Salutations, traveler of The Internets! Welcome to William's Bloody Hell, so named after our founder, Sir Bloody William.
He is seen in the likeness above in a rare, 19th century woodcut. This
image was rumoured to have been
commissioned after a bout of unpleasantness
in the White Chapel district of London. Do enjoy your stay and peruse our many, varied offerings, much of which cannot be found elsewhere!
:: The DaVinci Code ::
by William the Bloody
Robert Langdon is an expert on symbols, symbology, and their origins so the French police bring him in on their investigation (since he is in France on a book tour) of the death of the Louvre curator because the scene is riddled with odd symbols drawn by victim with his own blood. The body is in the pose of the Vitruvian Man and Langdon is musing over some of the writings on the floor when the police's own cryptologist Sophie Neveu arrives on the scene.
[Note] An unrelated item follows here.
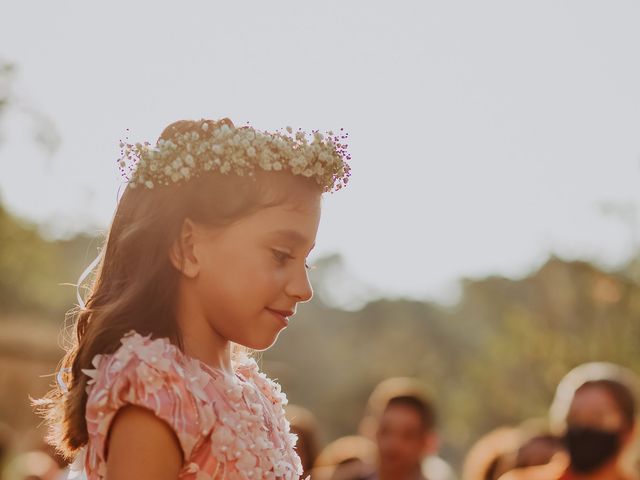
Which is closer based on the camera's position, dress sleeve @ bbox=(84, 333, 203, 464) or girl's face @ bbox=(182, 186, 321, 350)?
dress sleeve @ bbox=(84, 333, 203, 464)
She hands Langdon a phone and tells him his embassy has left a very important message and it is urgent. The message was NOT from the embassy, but Sophie herself warning Langdon that the police suspect him for the murder and can hold him indefinitely without cause. Langdon lies and tells the police that the message was to inform him that a dear friend died and to excuse him to the bathroom for a moment. Sophie slips into the men's room and explains that the dead man was her grandfather and it is her belief that he wanted her to contact Langdon, but the police misinterpreted this as the victim fingering his killer. They trick the police into leaving the museum and what started out as Sophie taking a moment to say goodbye to her grandfather, turns into finding a clue, and another, and all signs point to Da Vinci and the ancient, secret order to which he belonged. A hunt for a killer swiftly expands into a hidden world of conspiracies and cover ups, and some people aren't afraid to kill to keep certain secrets from ever coming to light.
The Good: There was some pretty good acting from all parties here. Really, good show. I want to compliment their choice of Audrey Tautou as Sophie, who has been predominantly a French-only actress (you may remember her from the cross-over hit, Amelie). I can't express how happy I was for there to be actual use of foreign languages in an American made movie! It really irks me to no end when we have two French people in France talking to each other in think French accents, when come on, they OUGHT to speaking in French! Well, the finally got it right; the French people speak French, the Americans speak English and the Italians speak Italian (it's about time). This movie is comprised of gorgeous on location filming, and in a movie like this, I wouldn't have it any other way.
The Bad: While I'm one who loves mysteries, puzzles, anagrams and problems to be solved, this movie managed to make them no fun at all. Let's say you have to solve ten puzzles to get to finish. What fun are they when after solving two, you already know what the finish is? That's how this film made me feel. I could see the answers to everything coming from a mile off. I hadn't even read the book, or known too much what the main plot was about and yet it all seemed so obvious. This wouldn't normally be all too bad, but in this case the whole movie was about the puzzles and mysteries, it had nothing else going on, so being bored with those made me bored with the film.
In the end it was meh. I saw just about every "twist" coming and when a movie is based solely on twists, this is very, very bad. The acting is good, and the direction isn't bad either, but it didn't really offer me too much else. Didn't exactly suck, I've seen worse.